- [PROBLEM REQUIREMENTS]
Output each line of the records below as a JSON list of strings, one string per line, and omit the blank lines.

- [Spatial reasoning records]
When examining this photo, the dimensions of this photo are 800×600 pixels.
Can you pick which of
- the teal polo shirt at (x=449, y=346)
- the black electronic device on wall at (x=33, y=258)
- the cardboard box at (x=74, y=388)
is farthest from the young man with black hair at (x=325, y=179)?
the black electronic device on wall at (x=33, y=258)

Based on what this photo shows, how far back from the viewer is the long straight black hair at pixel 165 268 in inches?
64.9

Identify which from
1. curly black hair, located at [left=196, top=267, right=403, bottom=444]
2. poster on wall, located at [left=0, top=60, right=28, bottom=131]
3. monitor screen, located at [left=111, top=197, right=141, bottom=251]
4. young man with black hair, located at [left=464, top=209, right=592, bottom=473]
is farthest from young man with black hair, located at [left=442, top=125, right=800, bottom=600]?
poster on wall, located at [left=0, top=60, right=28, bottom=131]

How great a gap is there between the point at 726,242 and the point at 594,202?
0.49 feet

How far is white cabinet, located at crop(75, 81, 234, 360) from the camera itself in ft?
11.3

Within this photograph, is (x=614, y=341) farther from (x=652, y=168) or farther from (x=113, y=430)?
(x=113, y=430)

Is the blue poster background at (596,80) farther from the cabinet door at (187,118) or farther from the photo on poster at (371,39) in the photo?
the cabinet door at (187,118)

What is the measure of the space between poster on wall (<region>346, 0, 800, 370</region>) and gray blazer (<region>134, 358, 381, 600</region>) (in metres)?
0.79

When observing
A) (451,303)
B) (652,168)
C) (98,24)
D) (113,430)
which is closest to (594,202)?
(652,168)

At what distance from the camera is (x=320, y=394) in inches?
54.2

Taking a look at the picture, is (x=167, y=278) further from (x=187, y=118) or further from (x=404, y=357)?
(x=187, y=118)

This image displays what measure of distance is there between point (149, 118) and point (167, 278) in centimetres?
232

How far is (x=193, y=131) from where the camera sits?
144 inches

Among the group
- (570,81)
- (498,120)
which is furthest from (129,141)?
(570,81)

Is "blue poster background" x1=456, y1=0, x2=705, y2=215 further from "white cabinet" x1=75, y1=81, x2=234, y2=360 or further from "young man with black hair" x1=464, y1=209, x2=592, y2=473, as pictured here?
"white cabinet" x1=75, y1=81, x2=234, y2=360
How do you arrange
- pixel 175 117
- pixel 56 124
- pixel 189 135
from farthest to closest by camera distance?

- [TASK ANSWER]
[
  "When examining this photo, the dimensions of this photo are 800×600 pixels.",
  "Can you pick which of",
  "- the teal polo shirt at (x=449, y=346)",
  "- the black electronic device on wall at (x=33, y=258)",
  "- the cardboard box at (x=74, y=388)",
  "is farthest from the young man with black hair at (x=325, y=179)?",
  "the black electronic device on wall at (x=33, y=258)",
  "Based on what this photo shows, how far back from the viewer is the long straight black hair at pixel 165 268 in inches?",
  "64.9",
  "Identify which from",
  "1. curly black hair, located at [left=196, top=267, right=403, bottom=444]",
  "2. poster on wall, located at [left=0, top=60, right=28, bottom=131]",
  "3. monitor screen, located at [left=111, top=197, right=141, bottom=251]",
  "4. young man with black hair, located at [left=464, top=209, right=592, bottom=473]",
  "is farthest from young man with black hair, located at [left=442, top=125, right=800, bottom=600]?",
  "poster on wall, located at [left=0, top=60, right=28, bottom=131]",
  "How great a gap is there between the point at 726,242 and the point at 594,202?",
  "0.49 feet",
  "How far is white cabinet, located at crop(75, 81, 234, 360) from the camera itself in ft?",
  "11.3",
  "Within this photograph, is (x=614, y=341) farther from (x=652, y=168) or farther from (x=113, y=430)?",
  "(x=113, y=430)",
  "Is the blue poster background at (596,80) farther from the cabinet door at (187,118) or farther from the photo on poster at (371,39) in the photo?",
  "the cabinet door at (187,118)",
  "What is the measure of the space between poster on wall (<region>346, 0, 800, 370</region>) and gray blazer (<region>134, 358, 381, 600</region>) (in metres)?",
  "0.79",
  "When observing",
  "A) (451,303)",
  "B) (652,168)",
  "C) (98,24)",
  "D) (113,430)",
  "which is closest to (594,202)?",
  "(652,168)",
  "At what distance from the camera is (x=320, y=394) in inches?",
  "54.2",
  "Taking a look at the picture, is (x=167, y=278) further from (x=187, y=118) or further from (x=404, y=357)?",
  "(x=187, y=118)",
  "This image displays what measure of distance is there between point (149, 118) and point (167, 278) in centimetres?",
  "232",
  "How far is (x=193, y=131) from where the camera sits?",
  "144 inches",
  "Among the group",
  "- (570,81)",
  "- (498,120)",
  "which is furthest from (129,141)?",
  "(570,81)",
  "Is \"blue poster background\" x1=456, y1=0, x2=705, y2=215 further from \"white cabinet\" x1=75, y1=81, x2=234, y2=360 or further from \"young man with black hair\" x1=464, y1=209, x2=592, y2=473, as pictured here?",
  "\"white cabinet\" x1=75, y1=81, x2=234, y2=360",
  "How do you arrange",
  "- pixel 175 117",
  "- pixel 56 124",
  "- pixel 189 135",
  "from farthest to closest by camera distance?"
]